GOAL OF THE EXERCISE: Repeat the whole listing word for word, skipping pictures.

INFORMATION SUPPLIED:
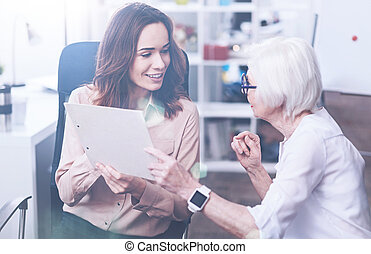 Serious elderly woman giving folder to her coworker - Do not...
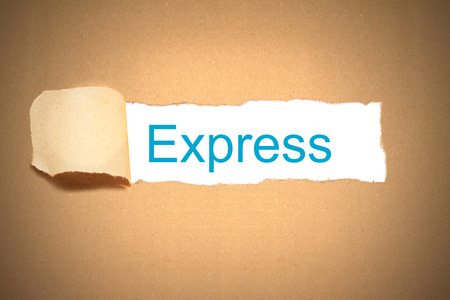 reveal: brown package paper torn to reveal express Stock Photo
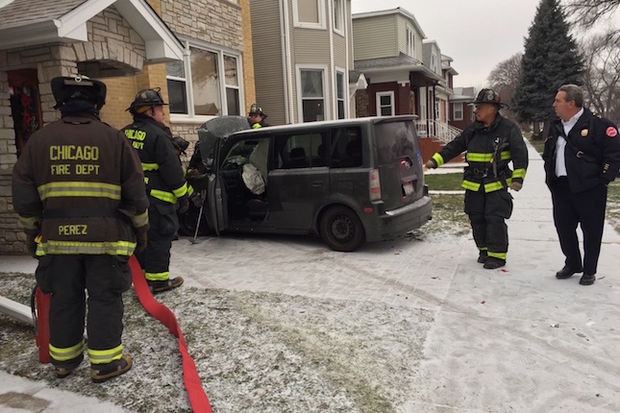 A woman jumped into an idling car and hit five other cars before crashing it into the front of a home, police said.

WORKED SOLUTION:
 Serious elderly woman giving folder to her coworker - Do not...
 reveal: brown package paper torn to reveal express Stock Photo
 A woman jumped into an idling car and hit five other cars before crashing it into the front of a home, police said.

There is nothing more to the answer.